The mullahs are terrified about what these protests represent for their continued rule and know that it represents the beginning of the end for their dictatorship.
These protests, fuelled by deep economic stress that is not going away anytime soon, spread like wildfire throughout Iran, even taking hold in the Regime’s traditional strongholds. They took on a life of their own, incorporating the many, many issues that the ordinary people have with the Regime, including corruption, human rights abuses, rigged elections, support for terrorism, and foreign warfare.
Furthermore, the protesters attacked symbols of the Iranian Regime, like religious institutions and government buildings, which indicate that the people are not scared of the Regime anymore and could foreshadow another grassroots movement.
The Regime is also facing struggles abroad, including:
• the war in Syria potentially coming to a peaceful end, without Iran being able to influence Assad

• the Houthis in Yemen are weakened, especially after they assassinated their own pick for President, and may be forced to enter into peace talks with the Saudi-led military coalition

• Iraqi leaders are openly rejecting Iran’s influence in Iraq, which Iran regards as an Iranian province

• the Lebanese Hezbollah are struggling financially, because sanctions against the terrorist group mean that Iran can’t send as much money as it used to, and domestically, because its Shiite base is angry over the level of death from Hezbollah’s involvement in Syria on behalf of Iran

• a reconciliation between Hamas and the Palestinian Authority, means that Iran will have a harder time getting Hamas to start another war

Avi Melamed, the Salisbury Fellow of Intelligence & Middle East Affairs for the Eisenhower Institute in Washington, DC and Gettysburg College, wrote: “2018 finds the Iranian regime facing a major dilemma: Continue to exhaust its resources cultivating and financing regional agents and proxies to do its bidding in pursuit of regional domination and the creation of a crescent-shaped Shiite Persian Empire — or change course, and allocate those resources to addressing the challenges at home and thus abandon its mission?”

§ §

* The exercise *
Rewrite the passage on the Iranian protests from "These protests, fuelled" to "another grassroots movement.", switching "wildfire" to "brushfire".

§ §

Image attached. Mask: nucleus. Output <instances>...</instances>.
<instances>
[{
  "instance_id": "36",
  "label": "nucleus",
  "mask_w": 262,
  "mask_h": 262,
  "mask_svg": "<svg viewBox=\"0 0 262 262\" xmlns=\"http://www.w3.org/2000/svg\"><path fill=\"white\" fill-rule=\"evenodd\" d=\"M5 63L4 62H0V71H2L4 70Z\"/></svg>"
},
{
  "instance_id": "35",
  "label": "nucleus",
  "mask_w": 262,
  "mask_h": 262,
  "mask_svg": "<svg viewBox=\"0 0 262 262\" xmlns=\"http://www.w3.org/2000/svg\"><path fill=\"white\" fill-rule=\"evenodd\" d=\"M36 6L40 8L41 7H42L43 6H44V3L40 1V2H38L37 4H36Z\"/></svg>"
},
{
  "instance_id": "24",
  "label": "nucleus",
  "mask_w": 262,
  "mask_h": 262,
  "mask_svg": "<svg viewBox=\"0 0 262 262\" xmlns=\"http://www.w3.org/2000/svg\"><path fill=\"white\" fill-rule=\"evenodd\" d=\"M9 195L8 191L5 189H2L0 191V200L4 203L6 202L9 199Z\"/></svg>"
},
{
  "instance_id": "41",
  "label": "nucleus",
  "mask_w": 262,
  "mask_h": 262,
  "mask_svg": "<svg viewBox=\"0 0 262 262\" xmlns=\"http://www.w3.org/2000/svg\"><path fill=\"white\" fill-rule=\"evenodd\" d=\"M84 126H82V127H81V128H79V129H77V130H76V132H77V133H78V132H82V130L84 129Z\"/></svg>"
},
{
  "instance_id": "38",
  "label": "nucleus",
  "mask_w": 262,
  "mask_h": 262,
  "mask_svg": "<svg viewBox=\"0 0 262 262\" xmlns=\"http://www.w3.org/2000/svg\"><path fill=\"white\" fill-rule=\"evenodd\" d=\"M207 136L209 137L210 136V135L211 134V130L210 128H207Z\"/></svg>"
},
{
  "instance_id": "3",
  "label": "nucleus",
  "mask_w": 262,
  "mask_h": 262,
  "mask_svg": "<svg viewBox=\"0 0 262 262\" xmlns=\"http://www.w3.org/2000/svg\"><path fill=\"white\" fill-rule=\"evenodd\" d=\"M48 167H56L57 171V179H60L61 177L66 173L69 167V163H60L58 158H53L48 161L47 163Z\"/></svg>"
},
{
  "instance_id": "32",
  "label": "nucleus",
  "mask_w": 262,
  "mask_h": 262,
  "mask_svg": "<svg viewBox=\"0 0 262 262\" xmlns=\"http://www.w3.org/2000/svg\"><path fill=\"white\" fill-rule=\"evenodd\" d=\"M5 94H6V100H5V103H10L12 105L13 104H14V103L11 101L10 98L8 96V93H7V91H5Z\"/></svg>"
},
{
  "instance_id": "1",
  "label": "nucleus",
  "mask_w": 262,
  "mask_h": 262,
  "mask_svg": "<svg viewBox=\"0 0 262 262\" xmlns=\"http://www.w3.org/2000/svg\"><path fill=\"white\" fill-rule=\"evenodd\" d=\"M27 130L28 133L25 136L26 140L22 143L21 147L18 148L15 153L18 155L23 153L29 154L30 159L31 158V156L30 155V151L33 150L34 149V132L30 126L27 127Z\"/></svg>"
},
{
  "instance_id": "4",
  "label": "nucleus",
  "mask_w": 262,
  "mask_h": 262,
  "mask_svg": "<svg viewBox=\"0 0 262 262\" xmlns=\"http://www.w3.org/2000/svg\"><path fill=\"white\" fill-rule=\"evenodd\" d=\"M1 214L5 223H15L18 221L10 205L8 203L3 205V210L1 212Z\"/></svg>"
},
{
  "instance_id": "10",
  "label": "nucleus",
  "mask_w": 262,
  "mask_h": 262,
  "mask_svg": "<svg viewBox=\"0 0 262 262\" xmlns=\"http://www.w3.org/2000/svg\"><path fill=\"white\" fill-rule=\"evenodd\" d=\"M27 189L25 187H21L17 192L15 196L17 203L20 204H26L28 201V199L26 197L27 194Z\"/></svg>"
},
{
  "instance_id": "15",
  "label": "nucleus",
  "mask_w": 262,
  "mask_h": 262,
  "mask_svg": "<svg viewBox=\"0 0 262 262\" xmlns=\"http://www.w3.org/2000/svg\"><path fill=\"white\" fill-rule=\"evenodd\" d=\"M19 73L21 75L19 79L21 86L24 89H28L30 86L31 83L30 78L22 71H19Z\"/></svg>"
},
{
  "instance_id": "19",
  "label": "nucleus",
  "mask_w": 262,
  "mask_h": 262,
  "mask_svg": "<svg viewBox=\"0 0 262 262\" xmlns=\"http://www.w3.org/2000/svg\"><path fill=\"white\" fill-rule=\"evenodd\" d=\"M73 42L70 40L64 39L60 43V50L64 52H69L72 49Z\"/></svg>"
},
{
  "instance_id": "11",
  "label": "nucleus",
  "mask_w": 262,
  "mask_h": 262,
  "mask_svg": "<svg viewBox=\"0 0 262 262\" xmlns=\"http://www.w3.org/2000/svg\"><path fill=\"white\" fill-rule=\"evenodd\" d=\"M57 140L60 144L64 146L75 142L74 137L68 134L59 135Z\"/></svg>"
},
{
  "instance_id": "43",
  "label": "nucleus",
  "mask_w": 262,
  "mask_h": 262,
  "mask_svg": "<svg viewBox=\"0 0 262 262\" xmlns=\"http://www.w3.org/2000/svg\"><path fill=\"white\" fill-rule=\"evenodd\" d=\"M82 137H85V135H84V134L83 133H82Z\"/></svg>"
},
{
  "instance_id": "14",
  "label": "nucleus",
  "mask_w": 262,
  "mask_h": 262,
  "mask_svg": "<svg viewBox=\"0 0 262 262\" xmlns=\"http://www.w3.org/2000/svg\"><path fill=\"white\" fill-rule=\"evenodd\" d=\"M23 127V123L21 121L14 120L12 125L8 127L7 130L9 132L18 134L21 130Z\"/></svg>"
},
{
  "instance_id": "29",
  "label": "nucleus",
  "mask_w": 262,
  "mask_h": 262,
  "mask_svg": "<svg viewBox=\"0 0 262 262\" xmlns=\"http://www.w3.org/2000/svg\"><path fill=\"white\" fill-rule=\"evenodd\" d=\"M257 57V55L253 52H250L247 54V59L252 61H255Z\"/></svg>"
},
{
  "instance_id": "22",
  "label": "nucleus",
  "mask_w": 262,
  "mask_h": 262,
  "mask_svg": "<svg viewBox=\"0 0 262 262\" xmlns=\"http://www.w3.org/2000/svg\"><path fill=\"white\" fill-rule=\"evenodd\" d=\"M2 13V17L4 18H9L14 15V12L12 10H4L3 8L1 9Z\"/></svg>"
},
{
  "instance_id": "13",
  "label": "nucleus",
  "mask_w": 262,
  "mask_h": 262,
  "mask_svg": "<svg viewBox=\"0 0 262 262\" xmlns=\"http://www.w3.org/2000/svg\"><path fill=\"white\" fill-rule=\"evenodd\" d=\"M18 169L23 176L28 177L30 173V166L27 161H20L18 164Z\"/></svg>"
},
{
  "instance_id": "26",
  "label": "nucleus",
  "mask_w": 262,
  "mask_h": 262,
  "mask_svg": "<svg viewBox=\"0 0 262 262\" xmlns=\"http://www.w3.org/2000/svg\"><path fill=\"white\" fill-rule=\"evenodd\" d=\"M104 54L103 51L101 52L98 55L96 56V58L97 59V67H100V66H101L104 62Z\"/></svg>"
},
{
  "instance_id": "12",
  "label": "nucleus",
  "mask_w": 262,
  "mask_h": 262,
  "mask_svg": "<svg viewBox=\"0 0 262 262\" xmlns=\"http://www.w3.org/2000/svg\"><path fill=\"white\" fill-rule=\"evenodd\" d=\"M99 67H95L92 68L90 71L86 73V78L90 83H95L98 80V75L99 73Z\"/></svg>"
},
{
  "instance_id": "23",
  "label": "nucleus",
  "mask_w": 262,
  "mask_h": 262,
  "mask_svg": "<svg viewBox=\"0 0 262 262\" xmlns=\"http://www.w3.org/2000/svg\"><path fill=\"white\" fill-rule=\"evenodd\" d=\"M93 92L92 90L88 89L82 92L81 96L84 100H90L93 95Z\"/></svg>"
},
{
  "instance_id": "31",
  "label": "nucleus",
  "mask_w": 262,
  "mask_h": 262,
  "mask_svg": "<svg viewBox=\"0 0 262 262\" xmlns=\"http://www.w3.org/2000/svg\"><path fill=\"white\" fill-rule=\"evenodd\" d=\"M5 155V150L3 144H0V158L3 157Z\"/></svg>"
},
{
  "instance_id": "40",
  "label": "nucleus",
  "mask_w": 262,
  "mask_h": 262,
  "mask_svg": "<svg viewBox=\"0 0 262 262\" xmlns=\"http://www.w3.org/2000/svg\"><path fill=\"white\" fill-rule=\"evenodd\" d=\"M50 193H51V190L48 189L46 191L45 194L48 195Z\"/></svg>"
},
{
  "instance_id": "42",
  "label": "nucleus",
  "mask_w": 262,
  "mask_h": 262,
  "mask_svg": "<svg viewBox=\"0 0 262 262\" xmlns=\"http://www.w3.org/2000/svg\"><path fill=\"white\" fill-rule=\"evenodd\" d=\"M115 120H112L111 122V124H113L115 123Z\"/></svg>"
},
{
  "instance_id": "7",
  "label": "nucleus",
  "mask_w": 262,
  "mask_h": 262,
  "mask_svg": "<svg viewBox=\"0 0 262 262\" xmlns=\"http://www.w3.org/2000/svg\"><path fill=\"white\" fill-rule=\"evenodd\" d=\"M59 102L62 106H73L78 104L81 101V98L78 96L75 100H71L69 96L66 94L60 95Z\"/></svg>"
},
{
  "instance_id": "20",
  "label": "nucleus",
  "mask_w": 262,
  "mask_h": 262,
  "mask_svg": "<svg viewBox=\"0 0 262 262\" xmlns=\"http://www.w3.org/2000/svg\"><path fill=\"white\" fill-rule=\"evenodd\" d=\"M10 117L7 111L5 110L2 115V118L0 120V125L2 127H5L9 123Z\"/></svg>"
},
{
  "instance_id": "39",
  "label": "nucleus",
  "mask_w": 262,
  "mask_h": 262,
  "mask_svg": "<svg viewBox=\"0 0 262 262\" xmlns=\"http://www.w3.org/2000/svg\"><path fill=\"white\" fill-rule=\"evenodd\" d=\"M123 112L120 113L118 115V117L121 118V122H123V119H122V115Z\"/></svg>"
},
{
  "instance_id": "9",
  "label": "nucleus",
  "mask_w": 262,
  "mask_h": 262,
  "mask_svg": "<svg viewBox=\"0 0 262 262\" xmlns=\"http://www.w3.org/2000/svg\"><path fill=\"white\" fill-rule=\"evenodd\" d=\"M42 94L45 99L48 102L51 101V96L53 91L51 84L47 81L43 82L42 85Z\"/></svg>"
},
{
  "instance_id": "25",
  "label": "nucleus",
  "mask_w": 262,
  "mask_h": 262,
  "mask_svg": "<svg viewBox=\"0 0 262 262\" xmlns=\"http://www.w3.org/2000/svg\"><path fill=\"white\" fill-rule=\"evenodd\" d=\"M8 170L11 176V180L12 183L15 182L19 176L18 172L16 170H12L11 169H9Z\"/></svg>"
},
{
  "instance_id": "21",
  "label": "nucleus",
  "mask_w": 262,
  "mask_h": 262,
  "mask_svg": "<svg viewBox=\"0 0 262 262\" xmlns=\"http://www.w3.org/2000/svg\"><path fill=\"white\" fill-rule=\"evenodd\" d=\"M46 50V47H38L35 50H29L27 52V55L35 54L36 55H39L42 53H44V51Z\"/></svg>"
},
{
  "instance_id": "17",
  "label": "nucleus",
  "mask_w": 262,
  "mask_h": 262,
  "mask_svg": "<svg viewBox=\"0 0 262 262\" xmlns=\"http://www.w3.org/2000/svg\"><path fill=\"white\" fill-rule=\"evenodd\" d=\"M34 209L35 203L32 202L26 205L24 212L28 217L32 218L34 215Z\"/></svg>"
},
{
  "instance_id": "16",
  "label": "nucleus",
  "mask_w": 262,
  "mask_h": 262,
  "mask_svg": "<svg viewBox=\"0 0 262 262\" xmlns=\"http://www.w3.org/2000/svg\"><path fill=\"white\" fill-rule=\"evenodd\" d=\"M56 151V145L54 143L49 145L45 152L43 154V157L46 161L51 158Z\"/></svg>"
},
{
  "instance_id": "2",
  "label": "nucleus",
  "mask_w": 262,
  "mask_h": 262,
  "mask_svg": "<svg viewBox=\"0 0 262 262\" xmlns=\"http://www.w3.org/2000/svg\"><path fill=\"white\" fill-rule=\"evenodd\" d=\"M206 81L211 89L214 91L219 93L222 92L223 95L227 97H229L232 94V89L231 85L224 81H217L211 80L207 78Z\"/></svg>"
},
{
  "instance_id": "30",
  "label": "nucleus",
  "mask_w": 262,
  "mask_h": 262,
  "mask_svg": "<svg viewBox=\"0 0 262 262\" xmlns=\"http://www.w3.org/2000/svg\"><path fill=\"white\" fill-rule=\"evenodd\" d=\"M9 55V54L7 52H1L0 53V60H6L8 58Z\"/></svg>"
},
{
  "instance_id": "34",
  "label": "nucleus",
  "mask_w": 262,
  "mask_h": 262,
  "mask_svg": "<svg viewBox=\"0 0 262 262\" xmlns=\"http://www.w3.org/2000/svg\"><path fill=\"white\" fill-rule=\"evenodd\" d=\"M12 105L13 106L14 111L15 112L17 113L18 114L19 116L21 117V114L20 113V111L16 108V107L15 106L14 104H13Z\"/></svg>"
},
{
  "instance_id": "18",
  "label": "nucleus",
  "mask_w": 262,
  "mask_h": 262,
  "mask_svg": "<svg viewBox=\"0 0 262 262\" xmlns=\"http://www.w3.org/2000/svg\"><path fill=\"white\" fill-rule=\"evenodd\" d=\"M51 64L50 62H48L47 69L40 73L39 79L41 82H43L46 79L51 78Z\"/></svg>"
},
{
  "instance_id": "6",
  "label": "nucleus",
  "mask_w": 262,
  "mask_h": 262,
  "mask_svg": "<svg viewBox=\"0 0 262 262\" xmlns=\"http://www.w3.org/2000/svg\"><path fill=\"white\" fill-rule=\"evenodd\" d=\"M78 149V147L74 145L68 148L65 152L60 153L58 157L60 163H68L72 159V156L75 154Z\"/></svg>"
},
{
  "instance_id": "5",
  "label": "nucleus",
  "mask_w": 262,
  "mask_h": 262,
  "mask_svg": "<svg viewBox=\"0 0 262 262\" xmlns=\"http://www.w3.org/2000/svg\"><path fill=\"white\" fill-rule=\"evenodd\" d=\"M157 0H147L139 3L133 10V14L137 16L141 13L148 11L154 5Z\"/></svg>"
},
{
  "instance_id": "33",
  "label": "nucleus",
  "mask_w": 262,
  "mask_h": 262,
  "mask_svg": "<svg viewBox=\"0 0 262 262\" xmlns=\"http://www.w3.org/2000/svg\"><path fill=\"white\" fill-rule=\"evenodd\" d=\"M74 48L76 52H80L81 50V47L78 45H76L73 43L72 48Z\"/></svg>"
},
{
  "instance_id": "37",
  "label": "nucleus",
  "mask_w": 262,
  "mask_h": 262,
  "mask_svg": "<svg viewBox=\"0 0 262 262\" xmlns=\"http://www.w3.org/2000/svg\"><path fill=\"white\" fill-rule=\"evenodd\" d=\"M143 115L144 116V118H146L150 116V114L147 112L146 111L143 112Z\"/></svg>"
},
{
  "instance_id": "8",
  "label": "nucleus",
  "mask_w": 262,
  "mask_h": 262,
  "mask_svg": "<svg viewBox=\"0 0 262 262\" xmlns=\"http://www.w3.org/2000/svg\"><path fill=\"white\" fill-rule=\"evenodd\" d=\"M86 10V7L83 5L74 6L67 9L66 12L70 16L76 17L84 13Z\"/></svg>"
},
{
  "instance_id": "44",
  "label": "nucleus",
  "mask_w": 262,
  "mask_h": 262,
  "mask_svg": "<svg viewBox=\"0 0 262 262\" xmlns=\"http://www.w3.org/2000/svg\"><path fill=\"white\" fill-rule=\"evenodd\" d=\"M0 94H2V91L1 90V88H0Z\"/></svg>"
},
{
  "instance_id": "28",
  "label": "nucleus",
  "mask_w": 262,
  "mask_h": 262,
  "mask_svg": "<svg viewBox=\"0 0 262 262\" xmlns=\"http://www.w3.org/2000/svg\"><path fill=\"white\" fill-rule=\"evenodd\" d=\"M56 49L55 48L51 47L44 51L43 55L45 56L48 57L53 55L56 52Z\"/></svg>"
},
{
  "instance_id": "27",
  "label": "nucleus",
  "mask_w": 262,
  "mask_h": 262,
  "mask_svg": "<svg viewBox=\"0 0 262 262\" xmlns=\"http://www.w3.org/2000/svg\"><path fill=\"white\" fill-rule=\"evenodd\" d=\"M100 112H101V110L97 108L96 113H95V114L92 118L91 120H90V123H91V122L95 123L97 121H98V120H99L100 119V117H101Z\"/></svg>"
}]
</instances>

§ §

* Full response *
These protests, fuelled by deep economic stress that is not going away anytime soon, spread like brushfire throughout Iran, even taking hold in the Regime’s traditional strongholds. They took on a life of their own, incorporating the many, many issues that the ordinary people have with the Regime, including corruption, human rights abuses, rigged elections, support for terrorism, and foreign warfare.
Furthermore, the protesters attacked symbols of the Iranian Regime, like religious institutions and government buildings, which indicate that the people are not scared of the Regime anymore and could foreshadow another grassroots movement.